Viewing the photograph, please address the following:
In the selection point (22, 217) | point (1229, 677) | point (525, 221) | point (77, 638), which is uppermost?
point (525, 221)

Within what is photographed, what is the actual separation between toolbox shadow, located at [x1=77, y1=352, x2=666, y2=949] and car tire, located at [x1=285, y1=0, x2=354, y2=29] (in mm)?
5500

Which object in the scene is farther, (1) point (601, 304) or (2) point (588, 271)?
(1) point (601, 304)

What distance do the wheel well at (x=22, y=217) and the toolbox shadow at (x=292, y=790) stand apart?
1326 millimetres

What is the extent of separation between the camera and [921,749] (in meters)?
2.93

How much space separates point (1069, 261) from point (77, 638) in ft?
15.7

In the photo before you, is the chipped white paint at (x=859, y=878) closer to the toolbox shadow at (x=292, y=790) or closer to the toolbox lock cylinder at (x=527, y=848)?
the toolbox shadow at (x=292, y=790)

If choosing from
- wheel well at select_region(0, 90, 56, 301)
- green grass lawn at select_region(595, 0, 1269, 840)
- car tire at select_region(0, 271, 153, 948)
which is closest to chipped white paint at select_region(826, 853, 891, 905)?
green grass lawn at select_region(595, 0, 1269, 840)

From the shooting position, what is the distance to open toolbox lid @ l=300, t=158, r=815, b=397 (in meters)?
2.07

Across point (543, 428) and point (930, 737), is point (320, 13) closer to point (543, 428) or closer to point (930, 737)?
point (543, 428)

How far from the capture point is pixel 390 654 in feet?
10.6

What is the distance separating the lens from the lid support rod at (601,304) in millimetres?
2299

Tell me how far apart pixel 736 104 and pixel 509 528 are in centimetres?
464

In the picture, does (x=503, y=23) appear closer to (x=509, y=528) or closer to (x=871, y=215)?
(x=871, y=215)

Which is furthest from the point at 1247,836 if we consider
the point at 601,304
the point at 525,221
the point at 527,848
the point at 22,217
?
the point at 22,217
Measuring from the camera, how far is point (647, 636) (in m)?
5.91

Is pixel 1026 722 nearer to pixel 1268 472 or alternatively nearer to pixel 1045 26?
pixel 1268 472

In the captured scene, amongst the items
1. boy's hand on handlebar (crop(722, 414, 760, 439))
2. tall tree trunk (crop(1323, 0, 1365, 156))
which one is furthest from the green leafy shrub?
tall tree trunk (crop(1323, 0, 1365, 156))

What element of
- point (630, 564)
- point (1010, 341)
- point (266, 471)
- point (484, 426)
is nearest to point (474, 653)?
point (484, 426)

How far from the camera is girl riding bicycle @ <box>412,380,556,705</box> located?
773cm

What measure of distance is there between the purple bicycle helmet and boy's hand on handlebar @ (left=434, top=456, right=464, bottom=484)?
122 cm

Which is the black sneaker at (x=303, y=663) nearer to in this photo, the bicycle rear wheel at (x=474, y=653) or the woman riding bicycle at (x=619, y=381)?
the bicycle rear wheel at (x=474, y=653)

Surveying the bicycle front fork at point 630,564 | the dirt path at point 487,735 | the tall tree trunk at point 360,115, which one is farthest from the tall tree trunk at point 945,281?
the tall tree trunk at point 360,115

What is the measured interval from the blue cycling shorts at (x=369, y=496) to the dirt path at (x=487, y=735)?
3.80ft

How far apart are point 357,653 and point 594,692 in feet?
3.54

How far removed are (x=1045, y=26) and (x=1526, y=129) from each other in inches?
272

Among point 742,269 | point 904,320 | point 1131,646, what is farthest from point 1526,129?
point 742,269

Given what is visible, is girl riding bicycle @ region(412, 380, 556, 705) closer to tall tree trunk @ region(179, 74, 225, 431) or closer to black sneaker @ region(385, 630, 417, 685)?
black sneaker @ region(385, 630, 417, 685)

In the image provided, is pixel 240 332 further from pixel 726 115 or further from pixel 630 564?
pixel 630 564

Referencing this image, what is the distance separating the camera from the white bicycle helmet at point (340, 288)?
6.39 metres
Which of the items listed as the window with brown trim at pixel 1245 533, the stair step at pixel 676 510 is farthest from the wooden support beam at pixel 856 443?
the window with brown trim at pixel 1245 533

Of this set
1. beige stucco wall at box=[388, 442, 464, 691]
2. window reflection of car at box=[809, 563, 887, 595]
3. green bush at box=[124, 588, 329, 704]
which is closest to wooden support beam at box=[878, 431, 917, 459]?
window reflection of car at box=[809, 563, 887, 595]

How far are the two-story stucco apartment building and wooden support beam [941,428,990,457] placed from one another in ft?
★ ★ ★
Aim of the exercise: Copy the rows verbatim, beginning at the line containing "Within what is" and ending after the line containing "1326 millimetres".

Written answer:
Within what is photographed, what is the actual separation between toolbox shadow, located at [x1=77, y1=352, x2=666, y2=949] and car tire, located at [x1=285, y1=0, x2=354, y2=29] (in mm)?
5500

Which object in the scene is farther, (1) point (601, 304) or (2) point (588, 271)?
(1) point (601, 304)

What distance do the wheel well at (x=22, y=217) and the toolbox shadow at (x=292, y=790) stand apart?
1326 millimetres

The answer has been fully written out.